A few other things to add to the OP’s great suggestions:
– Tie corporate tax rate to jobs created or lost.
– Eliminate taxing “capital gains” at a rate that’s different than earned income. Give a middle-class person a raise, they buy appliances and cars, and that directly creates jobs. Rich people tend to speculate on stocks and other financial instruments that are only slightly correlated with creating jobs. Why give the wealthy a break, I don’t see how it helps anyone.
– End the punitive credit-card-written 2005 bankruptcy bill that. That was a total piece of crap.
– Greatly increase deductions for dependents, and make them larger for people with significant disabilities.
– Medicare for all.
hubspoke says
Especially Medicare for all.
Ryan says
Instead of allowing any anonymous group of 41 Senators quietly and timidly say they don’t want to allow a vote, which then delays the opportunity to even call the question for another 3 days, go back to the days when someone who just had to filibuster would have to sit up in front of the chamber and read the newspaper and telephone book for 15 or 20 hours.
That would solve a lot of problems.
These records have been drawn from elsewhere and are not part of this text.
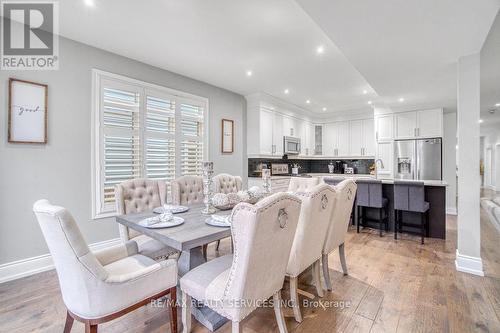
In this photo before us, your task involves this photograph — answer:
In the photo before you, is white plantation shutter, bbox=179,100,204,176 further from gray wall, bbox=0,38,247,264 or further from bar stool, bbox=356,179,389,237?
bar stool, bbox=356,179,389,237

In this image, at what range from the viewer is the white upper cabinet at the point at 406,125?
5145 mm

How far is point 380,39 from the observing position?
2.36m

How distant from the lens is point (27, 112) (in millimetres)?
2539

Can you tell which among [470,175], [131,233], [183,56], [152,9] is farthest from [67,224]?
[470,175]

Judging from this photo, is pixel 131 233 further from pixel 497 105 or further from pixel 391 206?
pixel 497 105

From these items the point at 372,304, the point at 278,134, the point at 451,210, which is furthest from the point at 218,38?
the point at 451,210

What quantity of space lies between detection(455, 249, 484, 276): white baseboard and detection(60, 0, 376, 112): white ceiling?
2816mm

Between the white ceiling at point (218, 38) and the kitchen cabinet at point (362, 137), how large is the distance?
220cm

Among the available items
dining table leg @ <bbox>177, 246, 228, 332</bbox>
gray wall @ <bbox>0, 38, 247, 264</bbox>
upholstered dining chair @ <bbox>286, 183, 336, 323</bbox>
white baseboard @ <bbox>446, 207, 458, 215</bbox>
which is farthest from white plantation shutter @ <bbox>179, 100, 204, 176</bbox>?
white baseboard @ <bbox>446, 207, 458, 215</bbox>

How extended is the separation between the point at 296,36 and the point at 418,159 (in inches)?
163

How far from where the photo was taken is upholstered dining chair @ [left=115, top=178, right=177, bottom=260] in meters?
2.06

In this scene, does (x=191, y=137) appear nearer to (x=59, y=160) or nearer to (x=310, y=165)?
(x=59, y=160)

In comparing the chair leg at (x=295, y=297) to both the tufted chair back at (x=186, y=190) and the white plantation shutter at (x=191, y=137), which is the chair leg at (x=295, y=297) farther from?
the white plantation shutter at (x=191, y=137)

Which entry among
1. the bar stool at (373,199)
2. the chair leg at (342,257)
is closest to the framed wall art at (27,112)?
the chair leg at (342,257)
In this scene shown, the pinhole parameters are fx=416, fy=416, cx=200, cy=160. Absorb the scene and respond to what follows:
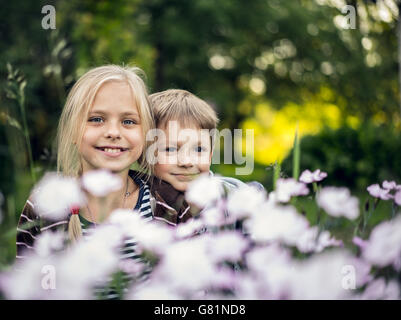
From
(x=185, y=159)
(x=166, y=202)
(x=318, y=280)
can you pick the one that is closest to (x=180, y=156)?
(x=185, y=159)

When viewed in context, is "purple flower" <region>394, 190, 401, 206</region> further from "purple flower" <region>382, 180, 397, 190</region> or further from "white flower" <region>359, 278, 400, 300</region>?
"white flower" <region>359, 278, 400, 300</region>

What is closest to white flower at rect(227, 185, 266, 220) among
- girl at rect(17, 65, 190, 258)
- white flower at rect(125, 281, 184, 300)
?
white flower at rect(125, 281, 184, 300)

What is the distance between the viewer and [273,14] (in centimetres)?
850

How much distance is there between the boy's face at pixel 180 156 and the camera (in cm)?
130

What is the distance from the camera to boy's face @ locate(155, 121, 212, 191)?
1.30m

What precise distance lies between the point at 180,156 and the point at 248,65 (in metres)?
8.72

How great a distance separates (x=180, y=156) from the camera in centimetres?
130

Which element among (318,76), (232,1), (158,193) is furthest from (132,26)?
(158,193)

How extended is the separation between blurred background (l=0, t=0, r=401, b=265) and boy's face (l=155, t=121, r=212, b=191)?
1.81 metres

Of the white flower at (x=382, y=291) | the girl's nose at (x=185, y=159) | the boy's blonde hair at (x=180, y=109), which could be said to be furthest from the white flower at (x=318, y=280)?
the boy's blonde hair at (x=180, y=109)

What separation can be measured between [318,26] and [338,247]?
8815mm

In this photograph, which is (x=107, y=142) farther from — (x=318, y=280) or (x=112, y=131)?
(x=318, y=280)

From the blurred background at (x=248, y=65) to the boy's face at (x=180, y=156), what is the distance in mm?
1810
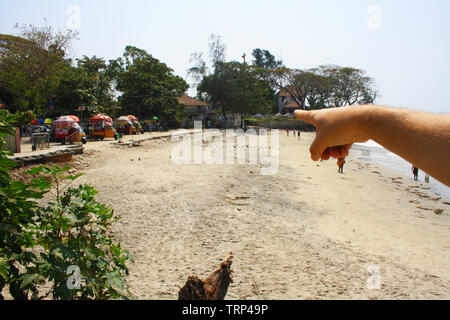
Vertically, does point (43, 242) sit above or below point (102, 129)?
below

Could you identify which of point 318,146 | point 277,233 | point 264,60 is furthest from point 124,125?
point 264,60

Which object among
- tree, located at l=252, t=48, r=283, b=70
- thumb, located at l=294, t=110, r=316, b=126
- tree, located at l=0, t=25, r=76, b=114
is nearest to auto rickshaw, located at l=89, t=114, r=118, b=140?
tree, located at l=0, t=25, r=76, b=114

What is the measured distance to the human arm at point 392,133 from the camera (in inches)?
35.4

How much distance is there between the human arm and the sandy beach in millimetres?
4079

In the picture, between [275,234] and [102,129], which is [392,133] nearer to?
[275,234]

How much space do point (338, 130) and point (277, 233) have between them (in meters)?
6.40

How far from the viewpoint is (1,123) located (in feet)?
6.26

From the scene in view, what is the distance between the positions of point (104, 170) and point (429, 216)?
521 inches

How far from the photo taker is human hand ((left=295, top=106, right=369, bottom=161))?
1.12m

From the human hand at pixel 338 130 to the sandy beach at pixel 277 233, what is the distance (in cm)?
404

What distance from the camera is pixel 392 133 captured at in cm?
102

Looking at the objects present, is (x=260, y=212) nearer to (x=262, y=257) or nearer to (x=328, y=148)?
(x=262, y=257)

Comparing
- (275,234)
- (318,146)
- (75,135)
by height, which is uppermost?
(75,135)
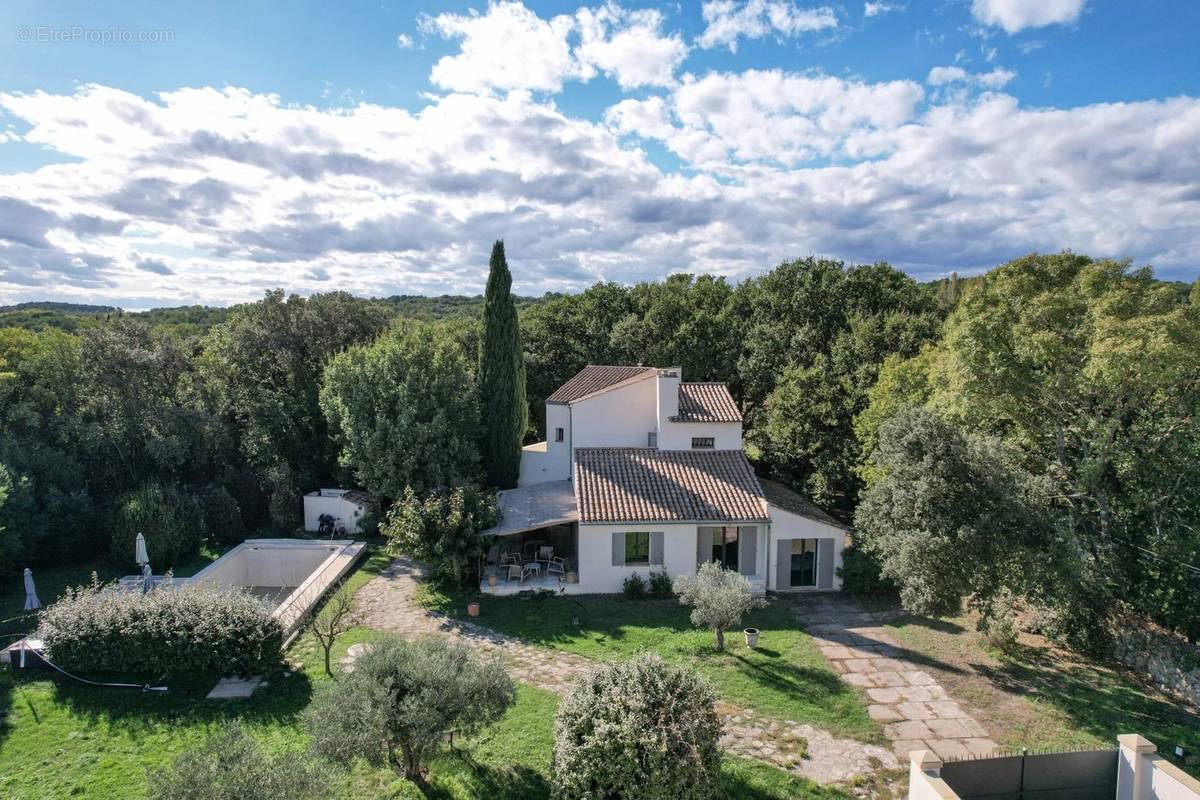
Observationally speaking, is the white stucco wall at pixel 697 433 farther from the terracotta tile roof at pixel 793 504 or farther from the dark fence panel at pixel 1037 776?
the dark fence panel at pixel 1037 776

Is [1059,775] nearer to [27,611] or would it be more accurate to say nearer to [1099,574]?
[1099,574]

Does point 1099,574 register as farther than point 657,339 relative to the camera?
No

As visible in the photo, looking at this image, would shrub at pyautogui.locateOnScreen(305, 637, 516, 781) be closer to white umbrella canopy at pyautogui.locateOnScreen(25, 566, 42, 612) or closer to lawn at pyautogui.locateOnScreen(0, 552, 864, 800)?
lawn at pyautogui.locateOnScreen(0, 552, 864, 800)

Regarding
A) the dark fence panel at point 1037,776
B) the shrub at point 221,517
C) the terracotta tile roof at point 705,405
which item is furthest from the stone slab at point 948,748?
the shrub at point 221,517

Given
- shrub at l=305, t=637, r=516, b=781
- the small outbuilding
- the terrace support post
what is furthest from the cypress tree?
the terrace support post

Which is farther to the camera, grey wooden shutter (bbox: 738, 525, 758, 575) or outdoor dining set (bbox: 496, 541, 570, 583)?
grey wooden shutter (bbox: 738, 525, 758, 575)

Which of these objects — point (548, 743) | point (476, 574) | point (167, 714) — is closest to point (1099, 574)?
point (548, 743)
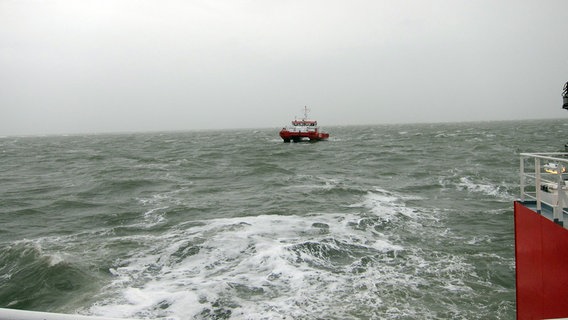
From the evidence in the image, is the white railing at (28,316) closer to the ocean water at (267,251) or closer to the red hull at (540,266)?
the red hull at (540,266)

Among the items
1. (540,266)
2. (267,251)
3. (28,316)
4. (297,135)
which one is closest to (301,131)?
(297,135)

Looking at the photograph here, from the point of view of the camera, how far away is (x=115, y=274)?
9.95 m

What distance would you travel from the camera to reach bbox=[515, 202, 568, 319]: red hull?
5246mm

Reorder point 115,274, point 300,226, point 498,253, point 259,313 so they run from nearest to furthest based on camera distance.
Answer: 1. point 259,313
2. point 115,274
3. point 498,253
4. point 300,226

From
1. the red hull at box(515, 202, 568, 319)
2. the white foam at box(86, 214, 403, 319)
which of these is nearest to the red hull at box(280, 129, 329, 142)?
the white foam at box(86, 214, 403, 319)

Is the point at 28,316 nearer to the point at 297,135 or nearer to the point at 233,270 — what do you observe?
the point at 233,270

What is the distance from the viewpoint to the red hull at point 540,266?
17.2 feet

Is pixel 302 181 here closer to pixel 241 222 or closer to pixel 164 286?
pixel 241 222

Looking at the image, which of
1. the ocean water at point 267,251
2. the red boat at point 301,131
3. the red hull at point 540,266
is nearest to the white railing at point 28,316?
the red hull at point 540,266

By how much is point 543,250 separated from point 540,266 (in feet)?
0.89

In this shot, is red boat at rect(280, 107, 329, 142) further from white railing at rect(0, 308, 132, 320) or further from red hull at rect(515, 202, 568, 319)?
white railing at rect(0, 308, 132, 320)

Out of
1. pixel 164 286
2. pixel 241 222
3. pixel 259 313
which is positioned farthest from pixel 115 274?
pixel 241 222

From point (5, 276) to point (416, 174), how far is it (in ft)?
76.3

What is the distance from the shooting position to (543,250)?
590cm
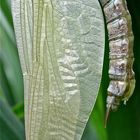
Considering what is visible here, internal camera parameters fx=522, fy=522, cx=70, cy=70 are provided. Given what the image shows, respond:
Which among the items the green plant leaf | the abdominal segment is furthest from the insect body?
the green plant leaf

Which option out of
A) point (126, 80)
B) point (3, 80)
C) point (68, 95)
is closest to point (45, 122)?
point (68, 95)

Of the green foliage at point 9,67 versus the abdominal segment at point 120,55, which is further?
the green foliage at point 9,67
Imagine how much more would have been done between 2008 and 2010 — or even today — if the filibuster was reformed?
SomervilleTom says
This should have been done in 2008, when the GOP first started their obstructionist behavior. The Senate should do it NOW.
I assure you that if the GOP takes over the Senate, this change will be at the top of their list, to ensure that a Democratic minority will not be able to similarly derail a conservative GOP agenda.
JHM says
On the other hand, when the Class enemy shows up on the doorstep offerin’ free lessons, maybe a little suspicion is not utterly out of place?
Happy days.
hubspoke says
From “The Corporatocracy is the 1%” (www.commondreams.org/view/2011/11/02) by Carl Gibson on commondreams.org:
Christopher says
…which would give Congress and the states the power to regulate the finances of their respective elections.